STATED GOAL 1 — Rewrite everything in the entries from the line containing "From the given" down to the end of the entries, swapping "nearest" for "closest" and leaving all else as is.
STATED GOAL 2 — Continue the mailing-list post about access to Unix source code from where it stops.

[TUHS] System Economics (was is Linux "officially branded UNIX")
imp at bsdimp.com
Sat Mar 18 01:55:21 AEST 2017
On Thu, Mar 16, 2017 at 8:16 PM, Jason Stevens
<jsteve at superglobalmegacorp.com> wrote:
> Well $999 would get you source..
> With more and more magazines of the era being scanned and put online, I
> should try to find the 1800itsunix...
In June 1993, you could already get FreeBSD, NetBSD and 386BSD as well
as BSD 4.4-lite. I think Minix was also available and several other
'also ran' Unix clones of the era whose names have slipped from my
Most of the folks in this thread are lamenting the era before the Net2
release when nothing was available without some kind of encumbrance.
And they do have a point. Where you went to school mattered a lot for
how much access to the sources you could get.
But I was at a school that had a liberal source access policy. You
asked Mike and he told you where to find the source. :) Mike was the
director of the computer center, and he also told you not to release
it and it would be an expellable offense if you shared it or copied
off the servers. But at the time, I didn't have enough disk space on
my PC to do that.... and I always had dialin access to the encumbered
4.2BSD sources as well as the SunOS 3.x sources. But without a machine
to run it on, it was hard to hack the kernel, or even know the good
kernel code from the bad with certainty.... Wasn't until my senior
year that the OS course switched over from writing an OS for a
TOPS-20-like machine emulated on a TOPS-20 machine to writing modules
to replace bits of SunOS with your own code...

MATERIAL SUPPLIED —

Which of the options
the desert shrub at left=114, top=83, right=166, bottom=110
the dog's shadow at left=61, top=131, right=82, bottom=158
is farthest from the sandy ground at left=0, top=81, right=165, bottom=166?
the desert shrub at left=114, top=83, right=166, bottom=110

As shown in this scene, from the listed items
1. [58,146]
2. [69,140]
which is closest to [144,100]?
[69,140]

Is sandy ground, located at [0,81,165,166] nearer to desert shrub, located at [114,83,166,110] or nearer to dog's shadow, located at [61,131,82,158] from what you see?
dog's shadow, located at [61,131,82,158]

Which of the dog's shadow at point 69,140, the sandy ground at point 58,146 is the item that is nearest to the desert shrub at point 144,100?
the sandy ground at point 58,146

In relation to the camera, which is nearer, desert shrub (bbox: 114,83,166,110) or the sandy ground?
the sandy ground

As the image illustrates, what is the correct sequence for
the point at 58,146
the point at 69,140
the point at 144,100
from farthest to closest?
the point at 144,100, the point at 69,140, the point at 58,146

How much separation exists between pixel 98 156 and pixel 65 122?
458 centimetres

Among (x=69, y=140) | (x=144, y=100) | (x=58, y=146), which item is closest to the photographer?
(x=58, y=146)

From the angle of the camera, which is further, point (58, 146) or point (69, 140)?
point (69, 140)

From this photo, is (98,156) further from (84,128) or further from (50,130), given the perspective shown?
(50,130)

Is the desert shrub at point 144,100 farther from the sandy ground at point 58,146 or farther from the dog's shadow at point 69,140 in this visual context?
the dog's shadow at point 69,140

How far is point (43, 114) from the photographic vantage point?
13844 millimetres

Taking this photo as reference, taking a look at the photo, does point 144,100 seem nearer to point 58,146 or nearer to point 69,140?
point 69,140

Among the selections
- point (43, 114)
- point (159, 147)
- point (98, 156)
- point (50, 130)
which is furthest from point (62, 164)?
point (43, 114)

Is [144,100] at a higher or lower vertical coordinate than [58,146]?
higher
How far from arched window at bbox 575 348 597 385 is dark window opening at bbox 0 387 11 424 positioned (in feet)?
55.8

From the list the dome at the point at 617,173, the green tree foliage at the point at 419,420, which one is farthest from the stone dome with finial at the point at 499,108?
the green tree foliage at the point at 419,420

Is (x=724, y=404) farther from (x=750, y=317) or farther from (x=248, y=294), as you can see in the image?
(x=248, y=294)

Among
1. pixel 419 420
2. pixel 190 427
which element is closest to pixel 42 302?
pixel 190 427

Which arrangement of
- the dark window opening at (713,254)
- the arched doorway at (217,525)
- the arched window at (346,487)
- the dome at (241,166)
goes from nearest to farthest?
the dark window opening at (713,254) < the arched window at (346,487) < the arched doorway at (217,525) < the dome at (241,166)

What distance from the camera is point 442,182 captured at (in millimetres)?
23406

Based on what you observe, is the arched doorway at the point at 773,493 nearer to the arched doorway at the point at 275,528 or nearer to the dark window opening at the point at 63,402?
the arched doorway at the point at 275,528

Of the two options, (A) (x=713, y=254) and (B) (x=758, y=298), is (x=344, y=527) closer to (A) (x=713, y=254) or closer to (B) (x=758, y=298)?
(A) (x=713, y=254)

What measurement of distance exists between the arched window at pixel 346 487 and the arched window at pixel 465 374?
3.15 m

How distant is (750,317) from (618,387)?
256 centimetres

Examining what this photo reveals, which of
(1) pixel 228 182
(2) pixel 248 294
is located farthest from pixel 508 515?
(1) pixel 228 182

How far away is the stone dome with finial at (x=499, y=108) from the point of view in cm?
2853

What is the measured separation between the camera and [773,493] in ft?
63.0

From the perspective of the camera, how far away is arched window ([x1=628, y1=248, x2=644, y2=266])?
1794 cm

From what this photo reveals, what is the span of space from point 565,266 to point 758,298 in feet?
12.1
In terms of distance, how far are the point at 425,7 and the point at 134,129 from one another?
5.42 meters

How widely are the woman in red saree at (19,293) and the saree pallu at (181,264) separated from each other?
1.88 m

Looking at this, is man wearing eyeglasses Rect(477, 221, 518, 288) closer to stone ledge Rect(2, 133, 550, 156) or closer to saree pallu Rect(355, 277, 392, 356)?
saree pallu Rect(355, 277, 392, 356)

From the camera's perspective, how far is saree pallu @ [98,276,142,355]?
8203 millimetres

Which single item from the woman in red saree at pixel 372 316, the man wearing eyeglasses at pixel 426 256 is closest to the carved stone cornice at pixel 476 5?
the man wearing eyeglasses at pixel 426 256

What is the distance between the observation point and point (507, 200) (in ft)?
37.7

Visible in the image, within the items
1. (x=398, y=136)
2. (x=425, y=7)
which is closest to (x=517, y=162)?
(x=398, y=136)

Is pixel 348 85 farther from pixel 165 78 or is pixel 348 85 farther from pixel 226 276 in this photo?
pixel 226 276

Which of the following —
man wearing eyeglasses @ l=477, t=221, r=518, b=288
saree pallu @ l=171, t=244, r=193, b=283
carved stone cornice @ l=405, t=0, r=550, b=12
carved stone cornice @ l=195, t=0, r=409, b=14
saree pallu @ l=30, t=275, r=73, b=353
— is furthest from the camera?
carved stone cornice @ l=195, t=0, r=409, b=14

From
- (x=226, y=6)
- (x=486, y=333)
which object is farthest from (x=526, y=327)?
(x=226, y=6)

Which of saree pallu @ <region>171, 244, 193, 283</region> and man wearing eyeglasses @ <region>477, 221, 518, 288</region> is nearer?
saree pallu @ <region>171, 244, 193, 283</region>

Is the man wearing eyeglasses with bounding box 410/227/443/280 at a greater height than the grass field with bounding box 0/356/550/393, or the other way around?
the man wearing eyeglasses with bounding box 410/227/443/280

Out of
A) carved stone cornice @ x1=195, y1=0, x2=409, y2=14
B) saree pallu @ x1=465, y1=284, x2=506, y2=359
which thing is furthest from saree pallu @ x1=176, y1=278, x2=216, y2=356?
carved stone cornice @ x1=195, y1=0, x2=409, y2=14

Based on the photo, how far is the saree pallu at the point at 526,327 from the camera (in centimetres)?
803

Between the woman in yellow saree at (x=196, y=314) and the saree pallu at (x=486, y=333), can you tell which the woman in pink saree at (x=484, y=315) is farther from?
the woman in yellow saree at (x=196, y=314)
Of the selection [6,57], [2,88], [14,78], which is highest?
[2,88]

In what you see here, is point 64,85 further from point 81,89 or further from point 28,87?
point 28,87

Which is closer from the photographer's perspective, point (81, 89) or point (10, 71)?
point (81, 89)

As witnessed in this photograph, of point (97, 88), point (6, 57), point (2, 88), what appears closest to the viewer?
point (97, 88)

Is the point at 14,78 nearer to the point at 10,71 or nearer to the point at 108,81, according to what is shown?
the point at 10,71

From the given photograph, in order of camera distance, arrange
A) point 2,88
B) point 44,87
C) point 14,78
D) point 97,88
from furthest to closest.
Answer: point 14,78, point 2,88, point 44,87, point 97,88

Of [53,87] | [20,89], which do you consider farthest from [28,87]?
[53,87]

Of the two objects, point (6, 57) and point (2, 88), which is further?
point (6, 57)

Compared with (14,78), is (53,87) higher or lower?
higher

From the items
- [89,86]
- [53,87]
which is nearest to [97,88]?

EXERCISE RESPONSE 1 —
From the given photograph, in order of camera distance, arrange
A) point 2,88
B) point 44,87
C) point 14,78
D) point 97,88
from furthest to closest.
Answer: point 14,78, point 2,88, point 44,87, point 97,88

Of [53,87] | [20,89], which do you consider farthest from [28,87]?
[53,87]

Of the two objects, point (6, 57) and point (2, 88), which is further?
point (6, 57)

Compared with (14,78), is (53,87) higher or lower?
higher

From the items
- [89,86]
- [53,87]
which is closest to [97,88]?

EXERCISE RESPONSE 2 —
It was also part of an evolving notion of "OPEN". The SunOS systems
were Open. Totally Open. All the protocols they used were documented
and others could write implementations to them. And there was even a
sample implementation for things like NFS. For the day, that was super
open. Try it with VMS, which had some of the protocols documented and
some of those you could implement w/o running afoul of DEC's (claimed)
IP of various flavors... Sure, it isn't as Open as today, but it was
the first steps down that path...
So Unix has always been an open system. It's just that it's help drive
the notion of Open, including motivating people to work on Linux while
the last bits of it were being freed up and the inevitable legal
hassles that caused.... Of course, various commercial flavors
complicated this picture significantly.... But various commercial
Linux vendors don't really release their sources today, so it can be
hard to get all the bits you need, especially in BSP land.... So Linux
is open, but only mostly open since compliance isn't universal....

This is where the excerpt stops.